# Passage to read:

How are we going to re-vitalize real learning in our schools when we are waging battle with a media campaign designed to shift our youth's morals toward instant gratification and materialism?
This week a survey on cheating covering 3,500 students in 2005 appeared in Haaretz, published by the head of the University of Haifa's education department. The study revealed that in Tel Aviv cheating (among other factors such as truancy and vandalism) is significantly on the rise. Most of us who have worked in education in Israel are not thrown by this finding. I have long ceased being amazed by the number of students who I catch cheating, having no remorse or embarrassment, whatsoever. These particular types are character flawed and hard pressed to be ameliorated. But the other genuinely intact souls, who may be negatively influenced by these trends, are slowly being pervaded by our schools and need our immediate care. Even with the advent of technology, it is still up to parents and teachers. But we clearly we need additional tools.
Cameras in the classrooms will provide students and teachers undeniable feedback in the quest to improve classroom ambiance and functioning. Ms. Johnson reminds us that on coral reefs, fish that clean other fish for a living are more likely to do a good job at removing parasites, and less likely to take a bite of their customer, when other fish are watching.
Imagine those students who are teetering on the adolescent fence (do I do good job or a bad job?). These kids may make the spiritually healthier choice to become more caring of their classmates, cooperative and honest, if they feel a greater power is on the look-out for their minds and souls .

# Study questions:
1. Revise the passage on cheating in schools, starting at "Cameras in the" and ending at "and souls .", and replace "ambiance" with "atmosphere".
2. According to the passage on cheating in schools, how many students did the 2005 survey cover?
3. Proceed with the passage on cheating in schools, writing on from its last sentence.

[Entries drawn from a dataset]
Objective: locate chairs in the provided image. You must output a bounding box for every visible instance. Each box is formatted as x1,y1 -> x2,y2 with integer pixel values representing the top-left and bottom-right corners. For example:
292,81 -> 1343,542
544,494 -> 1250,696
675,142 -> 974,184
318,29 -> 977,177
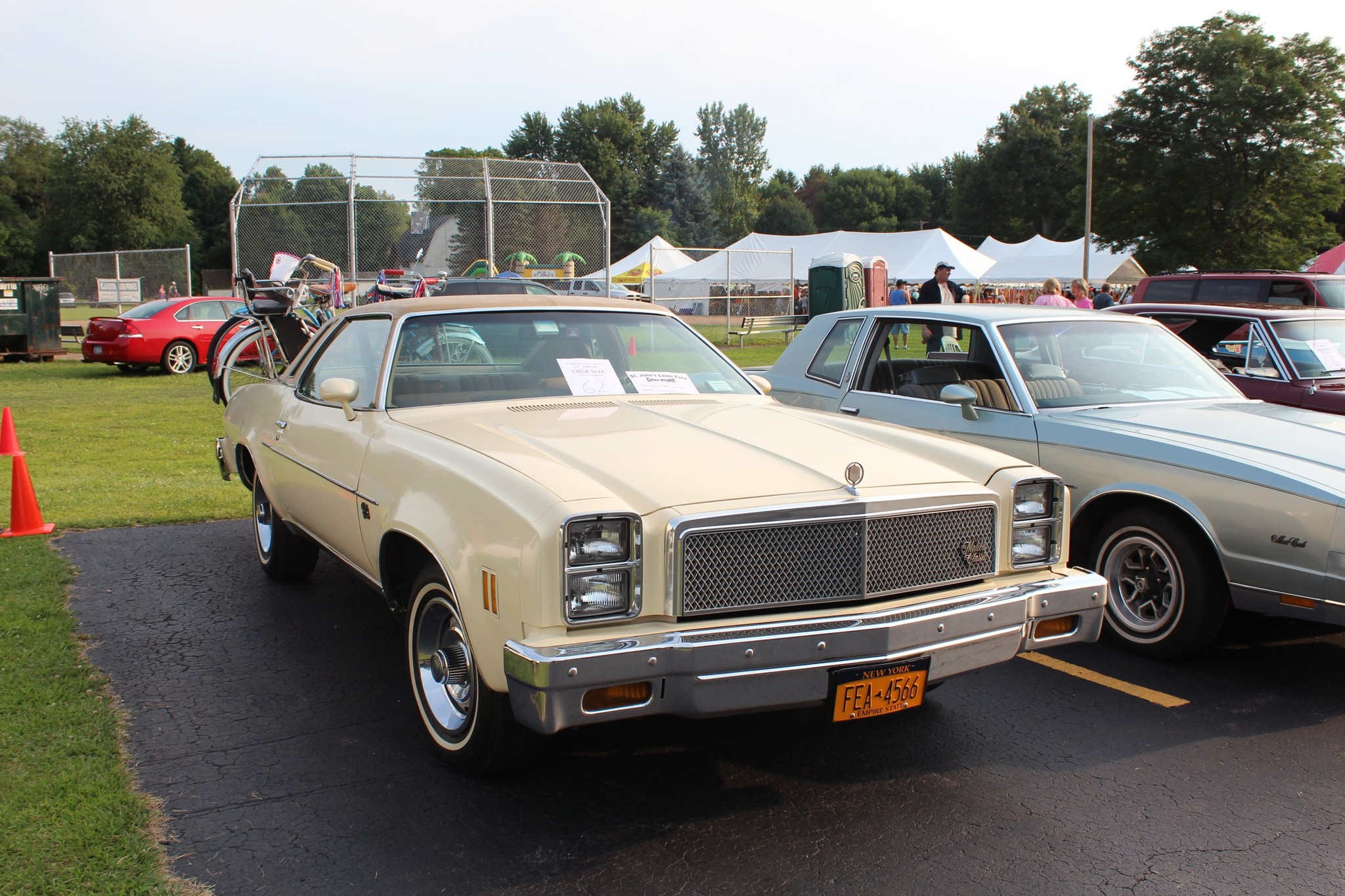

# Answers per task:
1.
Cameras in the classrooms will provide students and teachers undeniable feedback in the quest to improve classroom atmosphere and functioning. Ms. Johnson reminds us that on coral reefs, fish that clean other fish for a living are more likely to do a good job at removing parasites, and less likely to take a bite of their customer, when other fish are watching.
Imagine those students who are teetering on the adolescent fence (do I do good job or a bad job?). These kids may make the spiritually healthier choice to become more caring of their classmates, cooperative and honest, if they feel a greater power is on the look-out for their minds and souls .

2. 3,500 students

3.
3 comment
I am opposed to this use of technology as an attempt to solve a social failure. A recent Haaretz article pointed out that teachers have been moved to the margins of society; that is why teachers get no respect. (This problem is aggravated by other factors such as the breakdown of parental authority.) Under these conditions the videotape is more likely to be used against the teacher. (How many teachers can say they feel 100% backed up by their principal.) While I get excited about technology we should always beware of its darker side. A "TimesOnline" article about teachers' reactions to classroom cameras reported that, "teachers are ... alarmed at the emergence of a 'big brother' culture in schools, claiming that closed-circuit television (CCTV) cameras are being installed in classrooms to spy on them." (http://tinyurl.com/63xlqb)
David Siegel4 year, 12 month ago
Tom how do you think students themselves would view the use of videotape in the classroom? If it is presented as a tool to improve both instruction and behavior, do you think they would go for it? I think it's a shame that principals are not behind their teachers. There is a tendency to fear parental and administration reprisals. Why do teachers need to live in fear? Thanks for the comment and hope to see you soon. David
Glenn4 year, 11 month ago
The flip side to the video coin is that good honest students may feel intimidated by the camera for fear of giving a wrong answer and being corrected on camera.The class may fall silent...Plus the idea that the video my be archived and their mistakes forever captured for others to see later may not be too appealing. I've tried the camera as a tool to teach English and found more camera shy folks who clam up than "hams" who work with the camera. I personally also have the big brother fear.We might end up relying too much on cameras and there is always the chance that a teacher supplying the camera may find her/himself out of a job because of a recorded lack of teaching skills.